◆ **Travail demandé**:
a – D'après l'article sur les compétences digitales, quel nom porte le profil de développeur qui maîtrise plusieurs compétences à la fois ?
b – Reprenez l'article sur les compétences digitales à partir de sa dernière phrase et rédigez la suite.

◆ **Texte étudié**:
────────
L’avenir appartiendra à ceux qui disposeront de compétences digitales, et c’est loin d’être un slogan. La crise pandémique l’a bien démontré. C’est grâce au digital que le monde a continué à tourner. Le boom digital n’est qu’à ses débuts. Dans les prochaines années, tous les métiers intègreront une dose de technologie. Certains pourront même être remplacés par des intelligences artificielles (dermatologues, radiologues, notaires…). Il faudra donc s’adapter ou disparaître.
Le besoin en compétences se fait sentir. «Au Maroc, le manque en spécialiste du coding, de data scientists et d’experts en intelligence artificielle (IA), par exemple, est important», témoigne Hassan Bahej, PDG d’IBM Maroc. S’il y a bien un secteur sur lequel les jeunes doivent miser, c’est bien celui-là. Les opportunités sont énormes, que ce soit en entreprise ou en freelance. Des experts nous en parlent.

Développement web/mobile/logiciels: Gros potentiel

Les entreprises ne peuvent plus exister sans une vitrine en ligne, sans logiciels de gestion, applications apportant de la valeur ajoutée à leurs services… Les développeurs de sites internet, logiciels et applications mobiles ont de beaux jours devant eux. Il existe des profils maîtrisant plusieurs compétences à la fois, les développeurs Full-Stack. «Polyvalents, ils maîtrisent tous les aspects du développement informatique de la création de sites web à la conception d’un logiciel», explique Aziz Daddane, président du directoire de S2M.
Ces dernières années, des applications et sites, tels que Uber, Jumia, Glovo, Careem, Airbnb, booking.com… ont révolutionné le e-commerce, la restauration, le transport, l’hébergement touristique… Le développement de plateformes collaboratives telles que Zoom, pour les réunions, conférences, enseignement en ligne… est également plein de potentialités. Pour œuvrer dans ces spécialités, faut-il des connaissances poussées en informatique? «Pour le développement web, de logiciels ou d’applications mobiles, pas besoin d’un bagage solide en mathématiques ou informatique. Aujourd’hui, il est même possible d’enseigner l’intelligence artificielle (IA) à des adolescents de moins de 14 ans, car les méthodes utilisées sont intuitives», explique Hajar Mousannif, professeur de Machine Learning et d’Analyse de données massives à l’université Cadi Ayyad de Marrakech. Egalement chercheur en IA, elle est à l’origine du premier master en data sciences de l’université de Marrakech. «Cela dit, pour concevoir des modèles complexes pour des applications nouvelles, il faudrait justifier de connaissances plus développées. Une maîtrise du secteur cible est aussi importante», nuance la spécialiste de l’IA.
Certaines écoles proposent des licences professionnelles en développement web et mobile. D’autres offrent un diplôme d’ingénierie dans le domaine, à l’instar de l’école d’ingénierie de HEM, avec son master spécialisé en «développement web et mobile».
────────
◆ **Données fournies**:
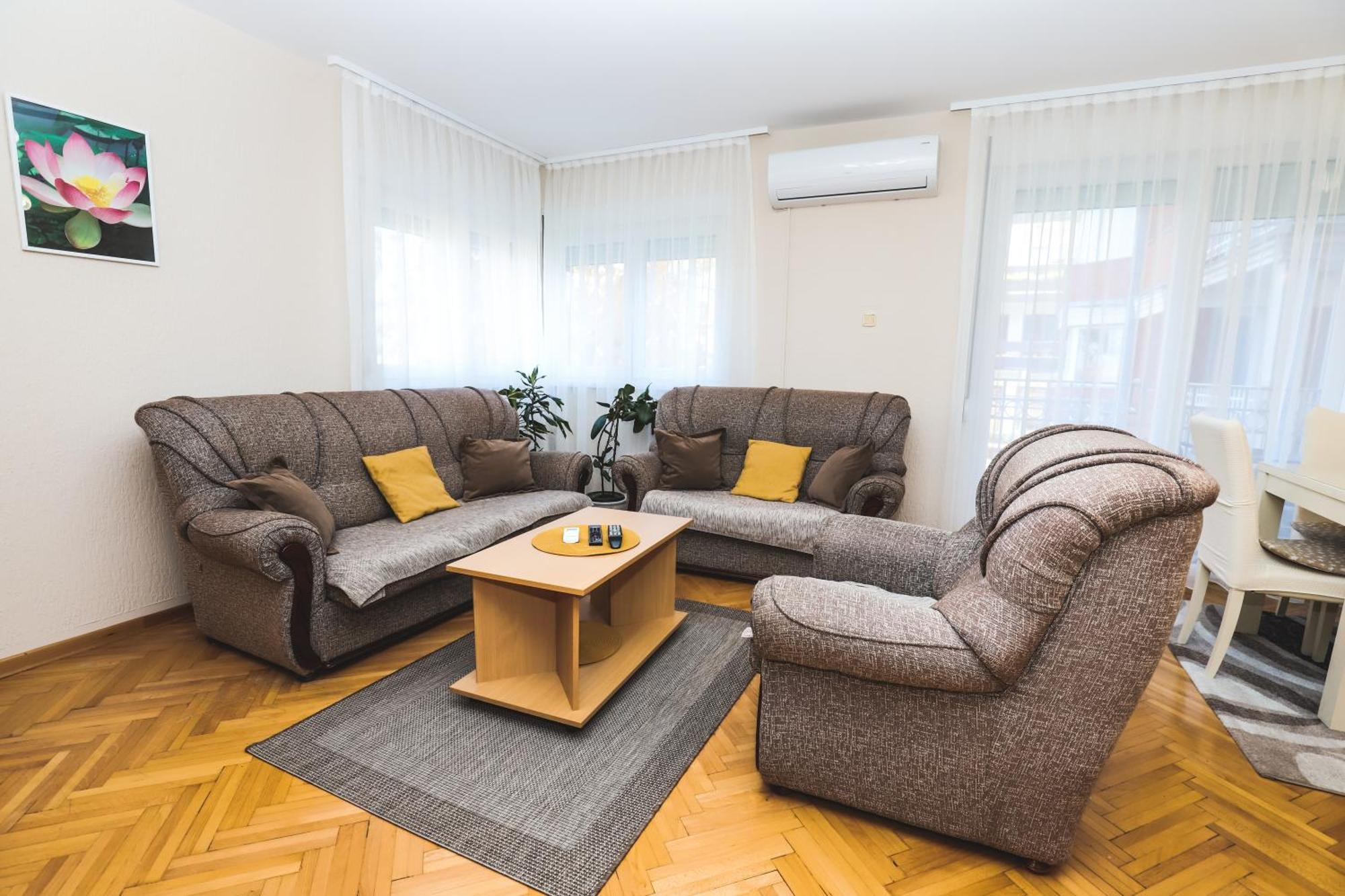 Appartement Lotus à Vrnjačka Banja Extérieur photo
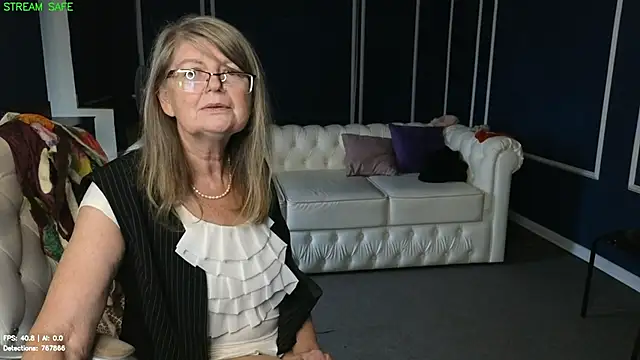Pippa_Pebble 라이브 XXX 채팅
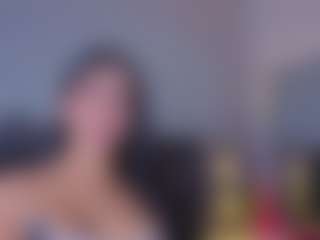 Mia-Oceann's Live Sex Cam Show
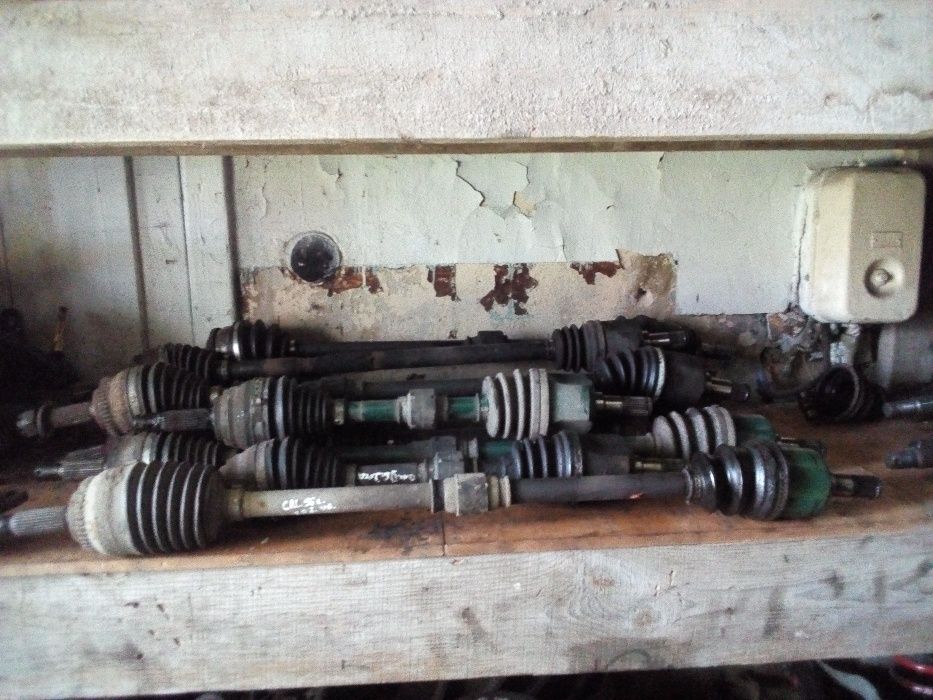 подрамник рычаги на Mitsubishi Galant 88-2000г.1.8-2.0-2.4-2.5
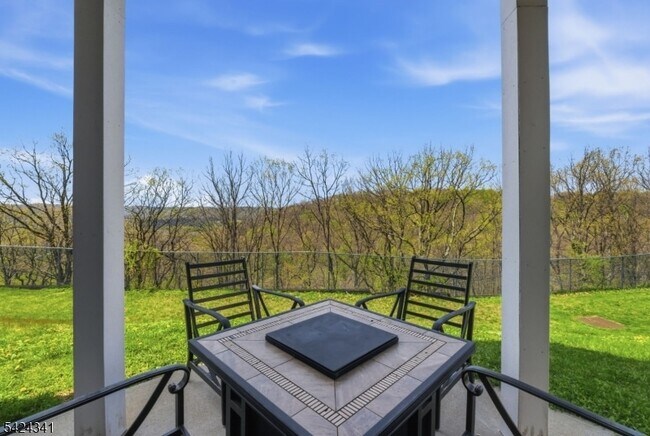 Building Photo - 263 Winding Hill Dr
────────
◆ **Réponses dans l'ordre**:
a – Le développeur Full-Stack.

b –
■ Data analyst/data scientist: Les entreprises se les arrachent

Les data sont la matière première du digital. Les entreprises, banques, administrations, assurances… en récoltent des tonnes, mais sans pour autant savoir les utiliser pour en extraire des informations utiles. C’est le rôle du data analyst et du data scientist. «Ces profils sont très demandés en ce moment», assure Ahmed Mouchtachi, directeur de l’Ensam Casablanca. «Les data analysts analysent les données pour en tirer des conclusions pertinentes, les data scientists conçoivent des modèles de prédiction, tandis que les data engineers s’occupent des infrastructures de stockage des données», précise Hajar Mousannif. Toutes les entités amenées à recueillir des données d’utilisateurs peuvent en avoir besoin. «En comprenant la problématique de l’entreprise, ils peuvent analyser ses données et créer des modèles lui permettant de prendre de meilleures décisions ou de construire des offres mieux ciblées», explique Hassan Bahej. Pour ce métier, des connaissances en mathématiques et informatique sont nécessaires.
L’executive master de l’UIR en «big data & IA» permet de former des data analysts. Le diplôme d’ingénieur en «analyse des méga-données» de l’Ecole d’ingénierie digitale et d’IA de l’UEMF permet de former à la fois des data scientists et analystes de données.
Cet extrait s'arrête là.